### STATED GOAL
Copy the entries below, changing every "options" to "choices" and leaving everything else as it is. Don't include the pictures.

▶

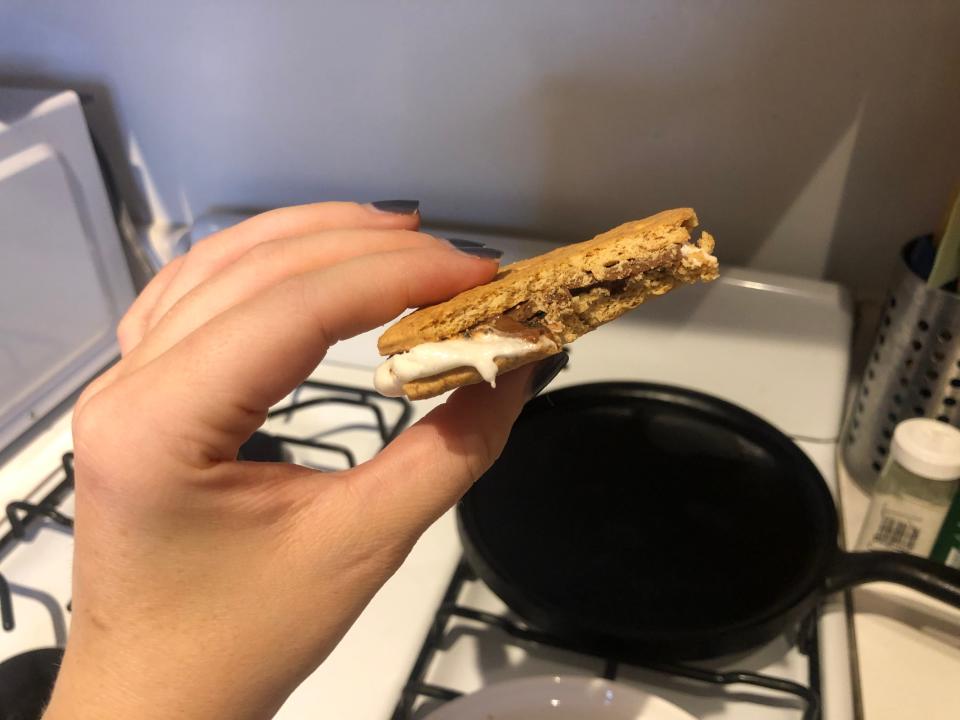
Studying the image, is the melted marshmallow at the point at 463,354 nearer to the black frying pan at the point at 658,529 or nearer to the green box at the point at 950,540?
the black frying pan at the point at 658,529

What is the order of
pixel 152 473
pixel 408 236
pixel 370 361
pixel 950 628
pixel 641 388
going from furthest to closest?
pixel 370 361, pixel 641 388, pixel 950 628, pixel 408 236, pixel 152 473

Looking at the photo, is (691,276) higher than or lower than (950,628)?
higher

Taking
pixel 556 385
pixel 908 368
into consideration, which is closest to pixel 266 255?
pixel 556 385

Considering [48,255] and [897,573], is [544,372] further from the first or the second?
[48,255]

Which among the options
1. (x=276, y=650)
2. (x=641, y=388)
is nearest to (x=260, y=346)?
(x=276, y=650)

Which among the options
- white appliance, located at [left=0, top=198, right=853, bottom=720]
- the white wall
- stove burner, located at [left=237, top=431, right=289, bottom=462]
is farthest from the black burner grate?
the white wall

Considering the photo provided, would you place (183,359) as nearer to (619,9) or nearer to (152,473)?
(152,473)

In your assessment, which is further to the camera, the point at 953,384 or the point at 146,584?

◀

### ANSWER TO THE EXERCISE
Studying the image, is the melted marshmallow at the point at 463,354 nearer to the black frying pan at the point at 658,529 or nearer to the green box at the point at 950,540?
the black frying pan at the point at 658,529

What is the order of
pixel 152 473
pixel 408 236
pixel 370 361
pixel 950 628
pixel 641 388
going from furthest to closest?
pixel 370 361, pixel 641 388, pixel 950 628, pixel 408 236, pixel 152 473

Looking at the photo, is (691,276) higher than or lower than (950,628)?
higher

Taking
pixel 556 385
pixel 908 368
into consideration, which is closest to pixel 266 255?
pixel 556 385

Considering [48,255] and [897,573], is [544,372] further from the first or the second?
[48,255]

Which among the choices
1. (x=276, y=650)
2. (x=641, y=388)
is nearest to (x=260, y=346)?
(x=276, y=650)

Which among the choices
- white appliance, located at [left=0, top=198, right=853, bottom=720]
- the white wall
- stove burner, located at [left=237, top=431, right=289, bottom=462]
is farthest from the black burner grate?
the white wall

Considering the photo provided, would you place (183,359) as nearer to (619,9) or nearer to (152,473)?
(152,473)

In your assessment, which is further to the camera, the point at 953,384 or the point at 146,584?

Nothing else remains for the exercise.